- Supreme Court of Canada

Hearing: May 2, 3, 4, 1966 Judgment: June 28, 1966
- Full case name: Harold Munro v National Capital Commission
- Citations: [1966] SCR 663
- Prior history: Judgment for the National Capital Commission in the Exchequer Court of Canada.
- Ruling: Appeal dismissed.

Holding
- It is within the powers of Parliament to authorize expropriation of land in the National Capital Region by the National Capital Commission for purposes defined in the National Capital Act.

Court membership

Reasons given
- Unanimous reasons by: Cartwright J

Laws applied
- Alberta (AG) v Canada (AG) [1943];; Quebec (AG) v Canada (AG) [1932];; Johannesson v West St Paul (Rural Municipality of) [1952];; Ontario (AG) v Canada Temperance Federation [1946];; Saskatchewan (AG) v Canada (AG) [1949];; Gold Seal Limited v Dominion Express Company [1921]; ;

= Munro v National Capital Commission =

Judgement of the Supreme Court of Canada

Munro v National Capital Commission, [1966] S.C.R. 663 is a leading Supreme Court of Canada decision on the federal peace, order, and good government power, where the Court held that the zoning, expropriation and renovation of land within the National Capital Region, in the vicinity of Ottawa, is a matter under the authority of the federal government.

Typically, matters of city improvement, zoning and bylaws are in the exclusive power of the provincial government under the property and civil rights power of the Constitution Act, 1867. However, the unique nature of the City of Ottawa in relation to the federal government was the basis of giving authority to the federal government. The interpretation of the "national concern" branch of the peace, order, and good government clause is a significantly broad one.

The National Capital Commission, a federal body, sought approval from the Governor General to expropriate land for the creation of a green belt around Ottawa. The proposal was challenged as being beyond the power of the NCC.

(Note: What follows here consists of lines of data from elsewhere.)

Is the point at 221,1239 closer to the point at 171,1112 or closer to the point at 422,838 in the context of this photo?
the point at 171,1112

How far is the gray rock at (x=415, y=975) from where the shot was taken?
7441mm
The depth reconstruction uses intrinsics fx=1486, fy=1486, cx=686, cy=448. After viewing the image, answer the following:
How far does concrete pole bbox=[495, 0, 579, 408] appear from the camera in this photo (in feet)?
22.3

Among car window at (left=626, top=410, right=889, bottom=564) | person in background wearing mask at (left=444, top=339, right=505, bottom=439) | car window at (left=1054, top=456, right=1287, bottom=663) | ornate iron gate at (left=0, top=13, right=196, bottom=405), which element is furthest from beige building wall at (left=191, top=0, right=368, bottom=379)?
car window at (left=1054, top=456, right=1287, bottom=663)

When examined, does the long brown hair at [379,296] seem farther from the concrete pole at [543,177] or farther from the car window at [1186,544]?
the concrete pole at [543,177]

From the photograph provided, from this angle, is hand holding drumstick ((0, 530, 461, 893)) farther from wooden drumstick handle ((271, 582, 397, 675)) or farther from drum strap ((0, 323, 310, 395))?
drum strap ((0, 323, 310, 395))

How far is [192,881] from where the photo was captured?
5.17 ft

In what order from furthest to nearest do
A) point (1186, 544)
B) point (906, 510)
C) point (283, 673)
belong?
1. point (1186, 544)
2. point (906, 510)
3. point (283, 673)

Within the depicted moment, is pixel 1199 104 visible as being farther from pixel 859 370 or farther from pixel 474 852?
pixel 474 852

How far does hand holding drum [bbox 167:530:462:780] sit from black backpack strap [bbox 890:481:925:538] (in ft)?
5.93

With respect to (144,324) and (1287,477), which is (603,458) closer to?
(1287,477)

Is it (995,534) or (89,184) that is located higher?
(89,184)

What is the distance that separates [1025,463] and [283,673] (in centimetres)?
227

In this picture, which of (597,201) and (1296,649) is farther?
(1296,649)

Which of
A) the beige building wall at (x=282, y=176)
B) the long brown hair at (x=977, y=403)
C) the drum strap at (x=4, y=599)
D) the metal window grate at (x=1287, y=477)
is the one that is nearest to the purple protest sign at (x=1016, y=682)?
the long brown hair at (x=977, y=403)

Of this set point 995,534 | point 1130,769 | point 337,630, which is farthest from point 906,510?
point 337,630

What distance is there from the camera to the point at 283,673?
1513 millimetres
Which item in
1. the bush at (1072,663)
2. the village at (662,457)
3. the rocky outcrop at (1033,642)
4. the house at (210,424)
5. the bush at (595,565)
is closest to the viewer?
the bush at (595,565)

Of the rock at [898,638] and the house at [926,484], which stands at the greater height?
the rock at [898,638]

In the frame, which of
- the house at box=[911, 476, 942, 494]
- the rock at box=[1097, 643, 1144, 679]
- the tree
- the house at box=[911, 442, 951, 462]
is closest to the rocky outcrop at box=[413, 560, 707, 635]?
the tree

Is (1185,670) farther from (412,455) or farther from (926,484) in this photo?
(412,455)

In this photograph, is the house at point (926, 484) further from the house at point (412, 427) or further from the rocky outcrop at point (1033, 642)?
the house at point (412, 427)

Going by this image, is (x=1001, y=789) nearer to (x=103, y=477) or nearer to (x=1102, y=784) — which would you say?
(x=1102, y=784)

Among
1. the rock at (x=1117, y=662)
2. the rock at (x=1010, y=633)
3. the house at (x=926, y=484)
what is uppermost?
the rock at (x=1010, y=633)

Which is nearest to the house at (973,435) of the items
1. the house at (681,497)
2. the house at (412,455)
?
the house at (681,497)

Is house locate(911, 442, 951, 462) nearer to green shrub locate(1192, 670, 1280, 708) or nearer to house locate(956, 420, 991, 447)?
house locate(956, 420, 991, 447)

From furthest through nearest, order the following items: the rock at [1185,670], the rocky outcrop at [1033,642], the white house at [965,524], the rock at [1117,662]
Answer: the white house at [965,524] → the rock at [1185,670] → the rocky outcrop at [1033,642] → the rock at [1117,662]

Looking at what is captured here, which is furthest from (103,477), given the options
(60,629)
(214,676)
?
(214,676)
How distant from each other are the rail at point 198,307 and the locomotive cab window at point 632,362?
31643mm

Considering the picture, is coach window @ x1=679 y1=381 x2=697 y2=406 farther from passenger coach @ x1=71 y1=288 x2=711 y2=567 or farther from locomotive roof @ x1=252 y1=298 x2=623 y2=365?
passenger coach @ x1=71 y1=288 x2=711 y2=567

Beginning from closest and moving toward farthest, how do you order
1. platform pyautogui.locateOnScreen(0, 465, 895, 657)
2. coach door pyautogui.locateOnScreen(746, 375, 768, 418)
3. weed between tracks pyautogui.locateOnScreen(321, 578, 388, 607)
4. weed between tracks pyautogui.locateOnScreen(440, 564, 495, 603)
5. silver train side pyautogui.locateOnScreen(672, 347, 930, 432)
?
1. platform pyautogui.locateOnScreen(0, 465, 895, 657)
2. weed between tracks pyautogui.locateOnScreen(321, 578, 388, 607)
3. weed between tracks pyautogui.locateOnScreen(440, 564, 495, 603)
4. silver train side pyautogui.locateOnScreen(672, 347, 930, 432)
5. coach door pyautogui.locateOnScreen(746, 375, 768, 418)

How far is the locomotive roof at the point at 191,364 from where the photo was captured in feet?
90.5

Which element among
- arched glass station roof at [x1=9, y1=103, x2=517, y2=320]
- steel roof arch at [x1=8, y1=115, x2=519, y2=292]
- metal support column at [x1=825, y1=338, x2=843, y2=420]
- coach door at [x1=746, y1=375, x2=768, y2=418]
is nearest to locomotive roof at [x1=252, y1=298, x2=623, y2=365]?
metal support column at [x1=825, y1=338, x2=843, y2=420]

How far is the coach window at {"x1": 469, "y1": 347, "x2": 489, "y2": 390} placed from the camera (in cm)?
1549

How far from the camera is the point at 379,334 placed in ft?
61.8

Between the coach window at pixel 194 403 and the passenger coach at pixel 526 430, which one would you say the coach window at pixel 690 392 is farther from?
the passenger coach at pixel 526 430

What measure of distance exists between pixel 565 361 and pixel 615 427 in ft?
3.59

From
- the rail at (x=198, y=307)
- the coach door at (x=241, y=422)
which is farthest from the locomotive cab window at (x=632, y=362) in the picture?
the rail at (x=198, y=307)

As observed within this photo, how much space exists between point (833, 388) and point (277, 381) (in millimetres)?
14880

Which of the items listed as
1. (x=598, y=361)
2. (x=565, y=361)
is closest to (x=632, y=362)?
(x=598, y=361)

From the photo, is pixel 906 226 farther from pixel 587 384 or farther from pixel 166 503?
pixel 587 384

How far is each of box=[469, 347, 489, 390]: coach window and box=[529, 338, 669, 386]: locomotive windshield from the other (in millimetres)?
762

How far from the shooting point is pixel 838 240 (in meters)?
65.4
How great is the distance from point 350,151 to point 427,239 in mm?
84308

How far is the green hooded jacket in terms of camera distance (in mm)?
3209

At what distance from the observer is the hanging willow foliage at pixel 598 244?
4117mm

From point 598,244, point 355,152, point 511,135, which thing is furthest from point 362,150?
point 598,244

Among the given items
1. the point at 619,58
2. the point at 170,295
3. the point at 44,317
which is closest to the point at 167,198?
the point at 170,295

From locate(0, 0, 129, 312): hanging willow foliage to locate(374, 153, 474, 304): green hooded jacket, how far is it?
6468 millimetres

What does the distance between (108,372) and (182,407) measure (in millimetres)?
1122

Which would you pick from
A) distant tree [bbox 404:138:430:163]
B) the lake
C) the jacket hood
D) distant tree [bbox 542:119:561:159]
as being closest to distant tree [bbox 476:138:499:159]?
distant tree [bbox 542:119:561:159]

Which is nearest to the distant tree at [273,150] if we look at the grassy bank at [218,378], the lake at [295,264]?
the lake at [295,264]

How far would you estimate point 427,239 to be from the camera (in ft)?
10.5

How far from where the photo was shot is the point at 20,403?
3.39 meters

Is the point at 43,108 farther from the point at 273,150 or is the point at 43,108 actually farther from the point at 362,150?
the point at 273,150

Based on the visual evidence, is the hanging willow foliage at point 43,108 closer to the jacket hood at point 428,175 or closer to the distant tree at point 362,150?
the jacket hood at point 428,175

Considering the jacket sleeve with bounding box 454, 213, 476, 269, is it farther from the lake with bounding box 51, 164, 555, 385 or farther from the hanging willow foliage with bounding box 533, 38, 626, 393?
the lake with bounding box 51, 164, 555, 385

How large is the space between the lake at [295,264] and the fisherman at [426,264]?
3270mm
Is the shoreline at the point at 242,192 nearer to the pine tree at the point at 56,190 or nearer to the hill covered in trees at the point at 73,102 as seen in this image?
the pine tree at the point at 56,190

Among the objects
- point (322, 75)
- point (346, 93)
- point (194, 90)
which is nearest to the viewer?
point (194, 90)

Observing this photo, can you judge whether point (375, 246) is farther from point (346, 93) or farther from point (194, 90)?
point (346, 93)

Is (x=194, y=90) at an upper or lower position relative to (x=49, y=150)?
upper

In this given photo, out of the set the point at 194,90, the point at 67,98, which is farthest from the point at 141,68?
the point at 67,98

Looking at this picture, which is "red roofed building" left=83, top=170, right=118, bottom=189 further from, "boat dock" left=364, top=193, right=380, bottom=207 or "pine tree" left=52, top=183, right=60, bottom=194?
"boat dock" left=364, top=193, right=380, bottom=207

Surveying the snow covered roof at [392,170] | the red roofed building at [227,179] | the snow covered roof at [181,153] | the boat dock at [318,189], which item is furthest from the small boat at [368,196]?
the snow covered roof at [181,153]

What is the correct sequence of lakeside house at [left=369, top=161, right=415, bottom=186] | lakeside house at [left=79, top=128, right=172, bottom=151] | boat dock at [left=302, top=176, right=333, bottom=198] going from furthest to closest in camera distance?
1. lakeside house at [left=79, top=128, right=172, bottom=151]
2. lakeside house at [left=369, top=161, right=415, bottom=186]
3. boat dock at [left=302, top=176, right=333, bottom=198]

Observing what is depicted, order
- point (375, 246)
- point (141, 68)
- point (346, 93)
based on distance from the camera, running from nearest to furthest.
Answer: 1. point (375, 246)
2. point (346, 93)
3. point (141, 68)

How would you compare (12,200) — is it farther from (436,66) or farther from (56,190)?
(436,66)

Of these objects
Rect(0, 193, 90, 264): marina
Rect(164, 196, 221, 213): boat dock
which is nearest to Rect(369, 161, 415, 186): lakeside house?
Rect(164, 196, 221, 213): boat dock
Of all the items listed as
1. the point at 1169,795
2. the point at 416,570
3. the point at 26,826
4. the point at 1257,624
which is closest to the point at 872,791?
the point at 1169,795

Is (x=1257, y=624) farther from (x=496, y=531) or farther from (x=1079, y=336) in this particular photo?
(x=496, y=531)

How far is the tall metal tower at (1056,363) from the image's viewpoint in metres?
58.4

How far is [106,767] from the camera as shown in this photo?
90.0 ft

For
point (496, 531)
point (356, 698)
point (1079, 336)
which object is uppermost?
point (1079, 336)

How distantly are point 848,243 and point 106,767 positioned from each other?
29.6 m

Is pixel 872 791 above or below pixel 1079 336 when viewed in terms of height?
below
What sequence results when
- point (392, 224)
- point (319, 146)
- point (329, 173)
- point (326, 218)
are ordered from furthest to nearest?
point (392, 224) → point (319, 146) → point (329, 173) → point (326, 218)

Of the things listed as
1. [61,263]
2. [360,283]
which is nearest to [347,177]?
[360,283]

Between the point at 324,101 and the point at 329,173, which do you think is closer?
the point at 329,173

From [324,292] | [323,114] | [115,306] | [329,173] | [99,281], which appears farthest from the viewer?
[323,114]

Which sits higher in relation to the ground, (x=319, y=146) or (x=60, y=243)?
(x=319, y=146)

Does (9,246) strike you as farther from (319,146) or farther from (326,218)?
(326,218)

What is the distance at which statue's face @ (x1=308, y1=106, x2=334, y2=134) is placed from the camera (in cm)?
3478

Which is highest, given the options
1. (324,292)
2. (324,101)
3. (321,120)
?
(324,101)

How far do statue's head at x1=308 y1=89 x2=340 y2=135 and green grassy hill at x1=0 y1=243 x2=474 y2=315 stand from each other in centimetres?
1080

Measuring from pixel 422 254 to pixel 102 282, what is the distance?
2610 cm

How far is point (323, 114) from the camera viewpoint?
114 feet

A unanimous Court held that the NCC plan falls within the "national concern test" of the peace, order, and good government clause. To reach this conclusion, the Court examined the pith and substance of the empowering legislation and found that the law was in relation to establishing the national capital region “in order that the nature and character of the seat of the Government of Canada may be in accordance with its national significance.” The Court then allocated the matter to a Constitutional head of power but found that it did not come within either section 92 (the provincial head of power) or section 91(1) (the federal head of power). Instead the Court held that it fell within Section 91 and the "national concern" branch of POGG as it deals with a “single matter of national interest” as in Ontario (AG) v Canada Temperance Federation.